Recursively convert Dash/Plotly components to JSON-serializable structures.

Leaves primitives (str, int, float, bool, None) untouched.
Converts any object exposing to_plotly_json() (Dash components, go.Figure).
Recurses through dicts and lists/tuples.
Dataclasses are converted via asdict() then recursed.

Parameters:: obj – Any Python object (Dash component, go.Figure, dict/list, primitives).
Returns:: JSON-serializable structure with components replaced by dicts/lists.
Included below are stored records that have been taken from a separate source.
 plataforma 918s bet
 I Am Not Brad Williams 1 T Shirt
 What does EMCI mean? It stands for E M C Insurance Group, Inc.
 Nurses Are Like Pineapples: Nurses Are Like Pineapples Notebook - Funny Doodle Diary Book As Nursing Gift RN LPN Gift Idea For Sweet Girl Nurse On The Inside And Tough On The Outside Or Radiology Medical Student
app.pipeline_module.pipeline_batch.run_pipeline(cfg, params)[source]

Execute the batch pipeline mirroring the app’s QC and analysis steps.

Parameters:

cfg (BatchConfig) – Batch configuration object.
params (dict) – Parsed application parameters.

Return type:

Dict[str, Any]

Returns:

Summary dict and JSON artifacts written to cfg.outdir.

app.pipeline_module.pipeline_from_toml module

app.pipeline_module.pipeline_from_toml.load_config(toml_path, default_toml_dir=None)[source]

Load a complete BatchConfig from a user TOML and defaults.

Parameters:

toml_path (str) – Path to user TOML file.
default_toml_dir (Path | None) – Optional directory of default TOMLs; when provided, a fully expanded TOML is emitted next to the user TOML for transparency.

Return type:

BatchConfig

Returns:

Populated BatchConfig instance.

app.pipeline_module.pipeline_from_toml.load_pipeline_parameters(user_toml, defaults_dir)[source]

Build final parameters with precedence.

Precedence: common defaults <- workflow defaults <- user TOML.

Parameters:

user_toml (Path) – User-provided TOML path.
defaults_dir (Path) – Directory containing default TOMLs.

Return type:

dict[str, Any]

Returns:

Merged parameters dictionary.

Raises:

KeyError – If workflow is not defined in the user TOML.
ValueError – If workflow is unsupported.

app.pipeline_module.pipeline_input_watcher module

Directory watcher that runs the batch pipeline on stable input trees.

It selects a pipeline TOML under each subdirectory, validates it, ensures the directory is quiescent, and invokes the pipeline runner. Results and errors are written next to the inputs.

Module contents

Pipeline module for background analyses and watchers.